== Tugas dan Latihan ==
(1) Dalam bacaan tentang dampak WFH bagi pekerja, perusahaan di sektor apa saja yang menurut pengamatan Dedeh tidak menerapkan WFH secara menyeluruh selama pandemi Covid-19?
(2) Teruskan bacaan tentang dampak WFH bagi pekerja, mulai setelah kalimat terakhirnya.

== Petikan Bacaan

Menurut dia, kebijakan seperti itu akan menghambat pergerakan warga dan berpotensi membuat banyak pekerja akan kehilangan pekerjaan. Perusahaan mungkin bisa berpikir bahwa akan tetap ada kegiatan operasional bisa dijalankan meskipun karyawan tidak datang ke kantor. Potensi cara berpikir seperti ini akan mendorong pemangkasan jumlah karyawan.
”Apalagi sejumlah perusahaan kini cenderung mengusung konsep no work no pay. Jika WFH dijalankan di tengah merebaknya konsep itu, potensi pekerja tidak mendapat upah layak semakin besar,” kata Mirah.
Dia menambahkan, pemerintah perlu mempertimbangkan masukan dari perwakilan pekerja dan pengusaha yang ada dalam Lembaga Kerja Sama (LKS) Tripartit. Pemerintah harus memastikan tidak ada satu pun hak pekerja yang dikurangi jika WFH jadi diberlakukan.
Sekretaris Daerah Federasi Niaga, Bank, Jasa, dan Asuransi Konfederasi Serikat Pekerja Seluruh Indonesia (Niba KSPSI) Dedeh Farihah mempunyai pandangan senada. WFH belum tentu membawa dampak positif bagi pekerja di seluruh sektor industri.
”Hanya beberapa sektor tertentu yang dapat menerapkan WFH dan menghasilkan efektivitas cara kerja bekerja bagi karyawan. Hanya sejumlah perusahaan mau memberikan fasilitas yang mendukung WFH agar biaya yang dikeluarkan pekerja tetap lebih efisien,” ucap Dedeh.
Berdasarkan pengamatannya selama masa pandemi Covid-19, perusahaan di sektor niaga, bank, jasa, dan asuransi tidak menerapkan WFH secara menyeluruh.
Sama seperti Mirah, Dedeh juga berharap pemerintah menyiapkan kajian khusus dari berbagai aspek kehidupan pekerja. Misalnya, kajian mengenai sejauh mana WFH akan memengaruhi pemberian hak, stabilitas kehidupan, dan efektivitas waktu bekerja bagi pekerja.

====
== Cuplikan Materi

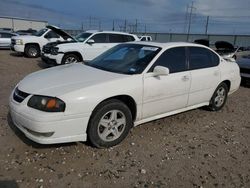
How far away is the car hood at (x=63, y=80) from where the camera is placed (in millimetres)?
3354

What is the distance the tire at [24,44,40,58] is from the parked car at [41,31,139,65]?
12.0ft

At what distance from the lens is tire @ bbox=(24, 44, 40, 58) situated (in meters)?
13.9

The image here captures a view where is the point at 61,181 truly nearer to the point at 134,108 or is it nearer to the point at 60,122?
the point at 60,122

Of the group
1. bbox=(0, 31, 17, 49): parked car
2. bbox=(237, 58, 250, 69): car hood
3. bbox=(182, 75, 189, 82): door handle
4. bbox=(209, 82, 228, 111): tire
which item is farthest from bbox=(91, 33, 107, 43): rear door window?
bbox=(0, 31, 17, 49): parked car

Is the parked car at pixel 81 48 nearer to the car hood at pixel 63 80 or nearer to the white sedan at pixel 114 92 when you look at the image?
the white sedan at pixel 114 92

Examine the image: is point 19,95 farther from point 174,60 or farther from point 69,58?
point 69,58

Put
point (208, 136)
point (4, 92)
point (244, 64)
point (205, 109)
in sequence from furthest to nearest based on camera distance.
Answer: point (244, 64)
point (4, 92)
point (205, 109)
point (208, 136)

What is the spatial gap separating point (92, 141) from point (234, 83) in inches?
155

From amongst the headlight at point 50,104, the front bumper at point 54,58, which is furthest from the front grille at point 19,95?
the front bumper at point 54,58

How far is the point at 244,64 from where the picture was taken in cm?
875

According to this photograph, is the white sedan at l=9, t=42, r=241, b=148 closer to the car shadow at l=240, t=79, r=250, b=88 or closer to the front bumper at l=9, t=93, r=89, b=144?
the front bumper at l=9, t=93, r=89, b=144

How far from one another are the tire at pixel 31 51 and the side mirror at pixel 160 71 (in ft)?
38.4

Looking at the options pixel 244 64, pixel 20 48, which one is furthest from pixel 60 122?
pixel 20 48

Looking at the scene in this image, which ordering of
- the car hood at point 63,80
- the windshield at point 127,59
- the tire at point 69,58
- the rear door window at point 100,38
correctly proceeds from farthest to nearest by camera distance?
the rear door window at point 100,38 < the tire at point 69,58 < the windshield at point 127,59 < the car hood at point 63,80
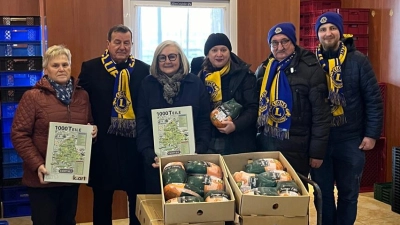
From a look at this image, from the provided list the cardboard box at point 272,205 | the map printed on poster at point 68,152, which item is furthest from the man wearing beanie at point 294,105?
the map printed on poster at point 68,152

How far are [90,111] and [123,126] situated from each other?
221 millimetres

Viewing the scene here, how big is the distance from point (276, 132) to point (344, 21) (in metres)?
3.01

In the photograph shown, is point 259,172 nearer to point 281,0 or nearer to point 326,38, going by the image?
point 326,38

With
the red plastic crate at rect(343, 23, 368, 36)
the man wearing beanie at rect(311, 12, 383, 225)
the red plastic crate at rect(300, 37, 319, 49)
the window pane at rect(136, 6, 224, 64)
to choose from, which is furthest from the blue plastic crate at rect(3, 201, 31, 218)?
the red plastic crate at rect(343, 23, 368, 36)

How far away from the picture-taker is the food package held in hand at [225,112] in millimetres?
2648

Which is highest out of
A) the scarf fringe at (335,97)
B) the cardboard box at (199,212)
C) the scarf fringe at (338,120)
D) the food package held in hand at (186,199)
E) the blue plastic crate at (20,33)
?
the blue plastic crate at (20,33)

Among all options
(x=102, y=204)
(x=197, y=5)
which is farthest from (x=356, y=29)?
(x=102, y=204)

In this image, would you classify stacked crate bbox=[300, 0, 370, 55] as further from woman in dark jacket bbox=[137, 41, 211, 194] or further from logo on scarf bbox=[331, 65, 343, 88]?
woman in dark jacket bbox=[137, 41, 211, 194]

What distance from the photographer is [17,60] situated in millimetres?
4203

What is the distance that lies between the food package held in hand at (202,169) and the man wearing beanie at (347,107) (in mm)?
996

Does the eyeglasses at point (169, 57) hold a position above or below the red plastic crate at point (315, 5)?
below

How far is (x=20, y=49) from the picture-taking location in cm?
424

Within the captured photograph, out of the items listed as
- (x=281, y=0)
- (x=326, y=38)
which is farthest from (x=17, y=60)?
(x=326, y=38)

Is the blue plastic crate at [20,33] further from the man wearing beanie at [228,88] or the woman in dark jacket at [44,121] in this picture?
the man wearing beanie at [228,88]
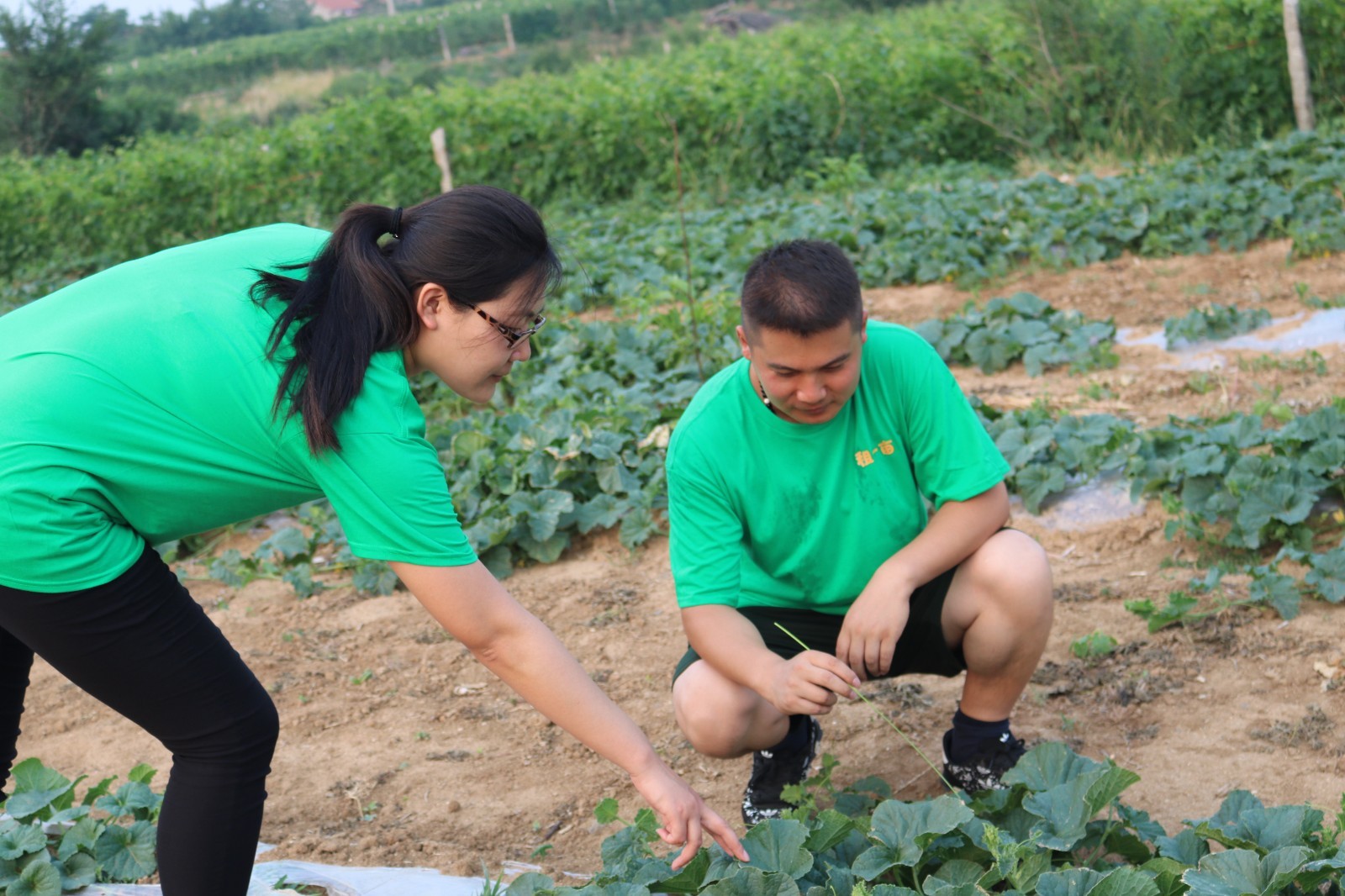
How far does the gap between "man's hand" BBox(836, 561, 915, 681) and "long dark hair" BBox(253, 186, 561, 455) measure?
2.78 feet

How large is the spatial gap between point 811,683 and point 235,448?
0.96m

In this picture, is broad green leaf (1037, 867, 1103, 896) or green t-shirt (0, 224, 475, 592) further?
broad green leaf (1037, 867, 1103, 896)

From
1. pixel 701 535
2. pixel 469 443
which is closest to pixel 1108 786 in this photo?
pixel 701 535

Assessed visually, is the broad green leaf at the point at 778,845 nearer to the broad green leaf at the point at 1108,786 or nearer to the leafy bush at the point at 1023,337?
the broad green leaf at the point at 1108,786

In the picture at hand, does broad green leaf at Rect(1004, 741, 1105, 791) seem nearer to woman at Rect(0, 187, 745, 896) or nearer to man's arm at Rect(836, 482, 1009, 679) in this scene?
man's arm at Rect(836, 482, 1009, 679)

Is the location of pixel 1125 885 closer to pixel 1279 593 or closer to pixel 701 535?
pixel 701 535

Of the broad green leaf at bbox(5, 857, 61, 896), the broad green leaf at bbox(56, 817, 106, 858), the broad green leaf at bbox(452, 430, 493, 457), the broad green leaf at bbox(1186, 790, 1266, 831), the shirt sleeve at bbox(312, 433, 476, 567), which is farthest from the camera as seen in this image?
the broad green leaf at bbox(452, 430, 493, 457)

====

== Hasil Tiap Tugas ==
(1) Sektor niaga, bank, jasa, dan asuransi.

(2)
Sebelumnya, pada awal Maret 2023, Boston Consulting Group, The Network, dan SEEK merilis laporan riset ”Apa yang Diharapkan Pekerja Diketahui oleh Perusahaan: Membuka Pintu Masa Depan Rekrutmen”. Riset menggunakan metode survei daring dan dikerjakan pada 2022. Secara global, riset ini menyasar 90.547 responden di 160 negara. Secara khusus, untuk Indonesia, Boston Consulting Group, The Network, dan SEEK menggunakan 68.591 responden.
Dalam laporan riset itu, 54 persen dari pekerja di Indonesia cenderung memilih untuk bekerja dengan sistem hibrida. Namun, angka ini lebih kecil jika dibandingan dengan hasil survei di Asia Tenggara yang menunjukkan rerata 62 persen responden memilih sistem kerja hibrida.
Pekerja Indonesia termasuk fleksibel menerima sistem kerja yang ditawarkan perusahaan. Hasil survei menunjukkan hanya 6 persen dari responden di Indonesia yang menjadikan ”lokasi dan/atau jadwal kerja yang fleksibel” sebagai deal breaker. Angka ini jauh lebih rendah dibandingkan dengan rerata Asia Tenggara yang 12 persen dan global 14 persen.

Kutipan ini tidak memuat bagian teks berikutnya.